ALESSANDRA SANGUINETTI

Images from the book Some Say Ice, by Alessandra Sanguinetti, shot over the course of eight years in Black River Falls, Wisconsin.

“Stay focused on your point of view and don’t try to please. The more personal your gaze, the more layered and interesting the portrait will be.” Alessandra Sanguinetti’s advice to aspiring photographers working in portraiture, from the interview “Alessandra Sanguinetti: On Youth and Portraiture,” published at magnumphotos.com.

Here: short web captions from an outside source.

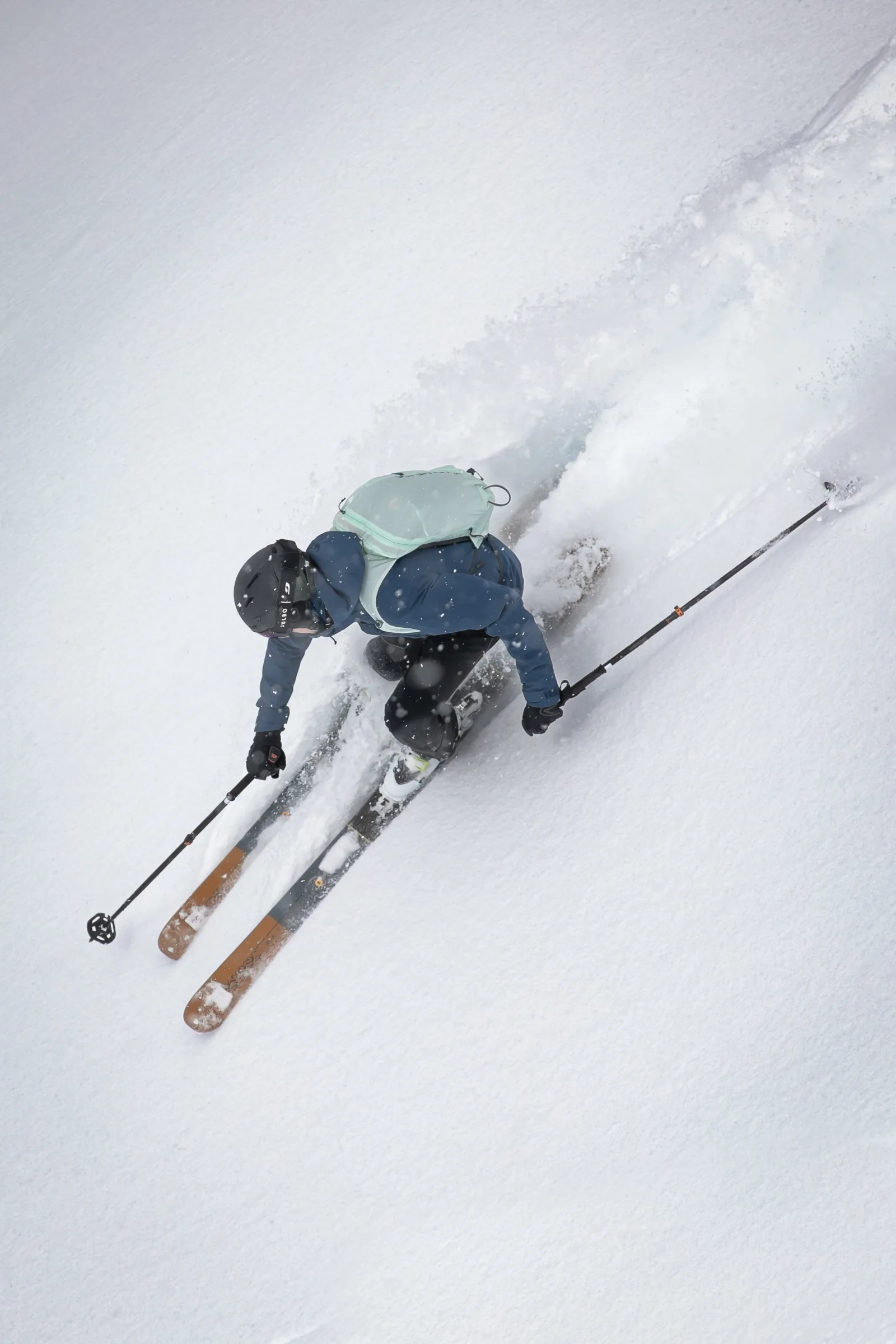 Von oben gesehen fährt ein Skifahrer mit hellgrünem Rucksack und blauer Jacke in tiefer Hocke durch Pulverschnee, die Skistöcke seitlich ausgestreckt.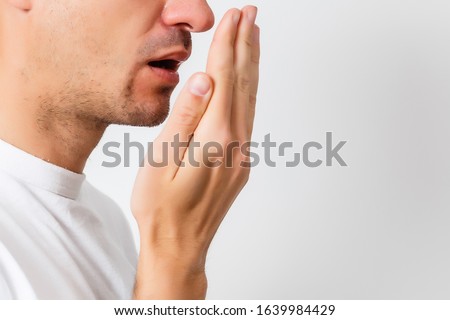 Bad breath. Halitosis concept. Young man checking his breath with his hand. Royalty-Free Stock Photo #1639984429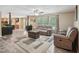 Spacious living room with plush sofas, neutral walls, modern flooring, and lots of natural light at 2705 Flat Rock Rd, Franklinton, NC 27525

Images from Alessandra Sanguinetti’s On the Sixth Day. The monograph, explains Mack Books, “offers us a glimpse of life on a small Argentine farm from the perspective of its animals. Often photographed close to the earth, the images render the courage, struggles, and adventures of chickens, pigs, horses, and cows. We see them newly born, at play, vying with each other for food, their fate always uncertain as human presences inevitably loom above. With their rich, almost surreal colour, these photographs evoke traditional fables or classic children’s books in which animals enact human behaviours to teach moral lessons. Yet Sanguinetti portrays these animals as individuals in their own right, each with their own mysterious spirit, relating their lives from birth to death with an unsentimental and direct gaze.”

Images from Le gendarme sur la colline, published by Aperture in 2017. The book, explains Aperture, “explores Alessandra Sanguinetti’s vision of France, in which old traditions persist even while they fray and shift in relation to contemporary stresses, including multiculturalism.”